Maryland Leads with First Tobacco Tax Hike of 2012
Raising taxes on tobacco products will protect kids and save lives
Posted by: Editor | May 23, 2012
Maryland Gov. Martin O'Malley has signed a life-saving increase in the state's tax on little cigars and smokeless tobacco, products that the tobacco industry is marketing heavily in a bid to entice youth to use tobacco.
Lower tax rates on cigars and smokeless tobacco compared to cigarettes have helped fuel an increase in teen use of these products. While cigarette smoking among Maryland high school students has decreased nearly 40 percent since 2000, cigar use has increased by more than 11 percent during the same period.
Nationally, nearly one in five high school boys currently smoke some type of cigar and each day, almost 3,000 kids under 18 try cigar smoking for the first time.
The Maryland tax on non-premium cigars will increase from 15 percent of the wholesale price to 70 percent under the new law. Taxes on other tobacco products, including smokeless tobacco, will double.

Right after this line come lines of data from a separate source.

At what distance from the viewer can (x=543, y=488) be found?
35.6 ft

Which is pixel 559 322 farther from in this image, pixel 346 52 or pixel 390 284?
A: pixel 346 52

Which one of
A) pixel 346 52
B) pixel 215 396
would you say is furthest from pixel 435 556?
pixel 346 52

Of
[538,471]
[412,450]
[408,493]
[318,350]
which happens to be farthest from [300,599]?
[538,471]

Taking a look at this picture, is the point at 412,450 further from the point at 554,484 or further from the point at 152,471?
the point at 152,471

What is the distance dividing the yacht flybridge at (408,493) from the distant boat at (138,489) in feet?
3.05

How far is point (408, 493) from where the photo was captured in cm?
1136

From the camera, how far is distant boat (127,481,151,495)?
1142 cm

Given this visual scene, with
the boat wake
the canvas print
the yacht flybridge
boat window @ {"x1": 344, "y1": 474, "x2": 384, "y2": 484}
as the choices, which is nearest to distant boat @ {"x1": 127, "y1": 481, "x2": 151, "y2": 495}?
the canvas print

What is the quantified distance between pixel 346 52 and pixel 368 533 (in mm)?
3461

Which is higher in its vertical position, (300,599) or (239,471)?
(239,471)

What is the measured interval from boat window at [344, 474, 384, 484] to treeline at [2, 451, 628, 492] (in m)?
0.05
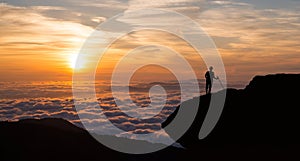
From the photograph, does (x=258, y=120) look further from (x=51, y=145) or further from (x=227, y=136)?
(x=51, y=145)

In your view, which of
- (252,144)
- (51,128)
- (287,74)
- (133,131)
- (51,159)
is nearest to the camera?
(51,159)

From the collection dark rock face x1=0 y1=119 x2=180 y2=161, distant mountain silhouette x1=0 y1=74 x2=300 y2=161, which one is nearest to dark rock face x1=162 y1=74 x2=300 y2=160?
distant mountain silhouette x1=0 y1=74 x2=300 y2=161

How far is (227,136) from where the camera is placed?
24531 millimetres

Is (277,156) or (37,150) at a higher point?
(37,150)

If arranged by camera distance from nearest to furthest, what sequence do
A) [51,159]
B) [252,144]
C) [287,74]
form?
1. [51,159]
2. [252,144]
3. [287,74]

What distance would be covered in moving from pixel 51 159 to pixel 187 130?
1147 cm

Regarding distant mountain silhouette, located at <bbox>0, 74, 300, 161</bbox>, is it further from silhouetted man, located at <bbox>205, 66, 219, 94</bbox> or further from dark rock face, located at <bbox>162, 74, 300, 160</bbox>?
silhouetted man, located at <bbox>205, 66, 219, 94</bbox>

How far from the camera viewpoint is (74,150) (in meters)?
21.6

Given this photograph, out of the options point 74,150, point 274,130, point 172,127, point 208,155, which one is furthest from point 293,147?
point 74,150

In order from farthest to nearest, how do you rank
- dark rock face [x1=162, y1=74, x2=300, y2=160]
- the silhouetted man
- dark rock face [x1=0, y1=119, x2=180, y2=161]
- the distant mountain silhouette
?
the silhouetted man → dark rock face [x1=162, y1=74, x2=300, y2=160] → the distant mountain silhouette → dark rock face [x1=0, y1=119, x2=180, y2=161]

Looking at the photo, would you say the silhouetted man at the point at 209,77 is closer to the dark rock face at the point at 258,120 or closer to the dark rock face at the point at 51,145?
the dark rock face at the point at 258,120

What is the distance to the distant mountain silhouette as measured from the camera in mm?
21062

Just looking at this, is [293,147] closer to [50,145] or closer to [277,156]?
[277,156]

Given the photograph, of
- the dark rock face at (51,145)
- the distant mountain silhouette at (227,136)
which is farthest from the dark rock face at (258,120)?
the dark rock face at (51,145)
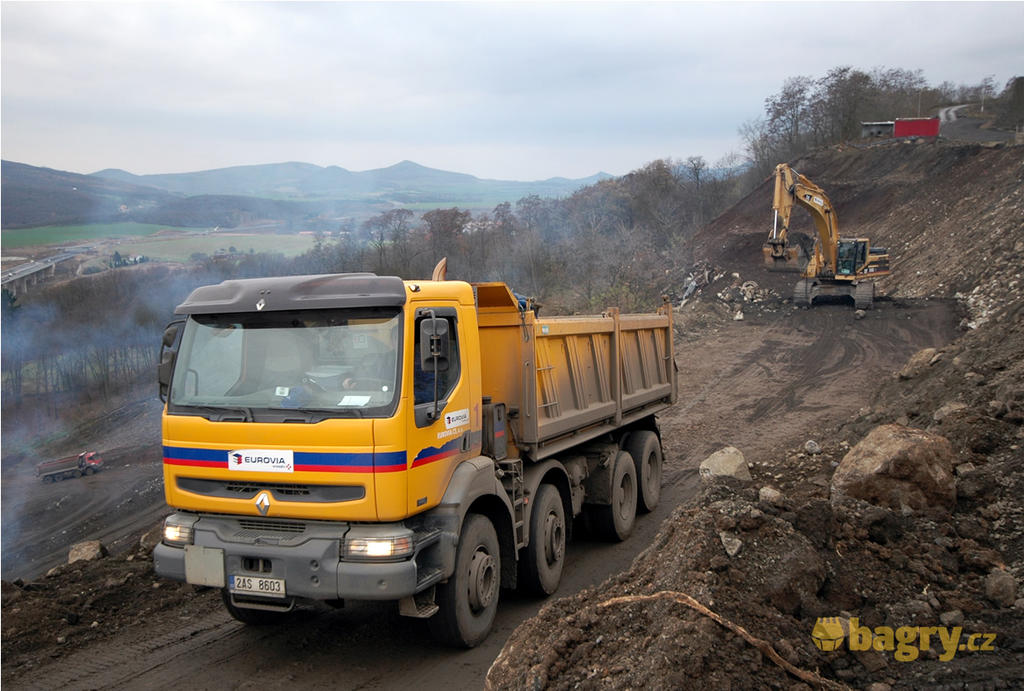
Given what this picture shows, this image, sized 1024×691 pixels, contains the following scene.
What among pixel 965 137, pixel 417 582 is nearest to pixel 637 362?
pixel 417 582

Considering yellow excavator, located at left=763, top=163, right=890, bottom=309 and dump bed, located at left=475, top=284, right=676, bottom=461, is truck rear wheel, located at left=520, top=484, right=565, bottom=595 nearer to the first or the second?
dump bed, located at left=475, top=284, right=676, bottom=461

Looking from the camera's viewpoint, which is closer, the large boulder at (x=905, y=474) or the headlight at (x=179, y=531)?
the headlight at (x=179, y=531)

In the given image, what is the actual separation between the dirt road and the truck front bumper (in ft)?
2.62

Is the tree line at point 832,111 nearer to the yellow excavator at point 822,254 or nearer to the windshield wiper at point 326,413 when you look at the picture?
the yellow excavator at point 822,254

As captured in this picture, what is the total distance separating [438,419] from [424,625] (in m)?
1.83

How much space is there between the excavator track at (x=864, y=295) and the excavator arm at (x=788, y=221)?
5.08 ft

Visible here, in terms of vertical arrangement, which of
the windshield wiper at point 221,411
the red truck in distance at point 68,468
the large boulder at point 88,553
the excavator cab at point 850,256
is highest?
the excavator cab at point 850,256

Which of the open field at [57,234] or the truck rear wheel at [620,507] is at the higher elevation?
the open field at [57,234]

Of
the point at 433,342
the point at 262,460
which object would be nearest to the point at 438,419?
the point at 433,342

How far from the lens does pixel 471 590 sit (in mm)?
5715

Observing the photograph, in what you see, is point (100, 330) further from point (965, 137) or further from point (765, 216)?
point (965, 137)

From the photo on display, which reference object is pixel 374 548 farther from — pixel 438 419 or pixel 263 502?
pixel 438 419

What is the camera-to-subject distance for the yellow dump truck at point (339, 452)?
496 cm

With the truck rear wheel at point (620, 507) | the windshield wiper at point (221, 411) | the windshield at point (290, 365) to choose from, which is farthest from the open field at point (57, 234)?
the windshield wiper at point (221, 411)
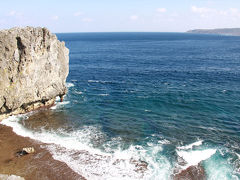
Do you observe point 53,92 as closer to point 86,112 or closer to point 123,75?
point 86,112

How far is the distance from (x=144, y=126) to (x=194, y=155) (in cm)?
1274

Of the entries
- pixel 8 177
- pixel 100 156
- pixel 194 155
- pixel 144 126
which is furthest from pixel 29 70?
pixel 194 155

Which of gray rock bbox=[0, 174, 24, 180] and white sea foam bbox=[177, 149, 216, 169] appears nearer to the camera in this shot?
gray rock bbox=[0, 174, 24, 180]

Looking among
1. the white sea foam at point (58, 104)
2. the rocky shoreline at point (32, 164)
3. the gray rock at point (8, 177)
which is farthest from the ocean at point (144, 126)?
the gray rock at point (8, 177)

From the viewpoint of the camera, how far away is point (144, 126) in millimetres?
47062

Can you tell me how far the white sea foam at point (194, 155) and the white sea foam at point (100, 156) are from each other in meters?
3.37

"We are going to save thousands of young people from addiction to these products," says Vincent DeMarco, president of the Maryland Citizens Health Initiative. "We are thrilled. This will be a great public health victory for the people of Maryland."
It's a big step forward for Maryland. But the state can make even more progress by further increasing the tax on cigarettes and other tobacco products and using some of the revenue to restore funding for its tobacco prevention programs.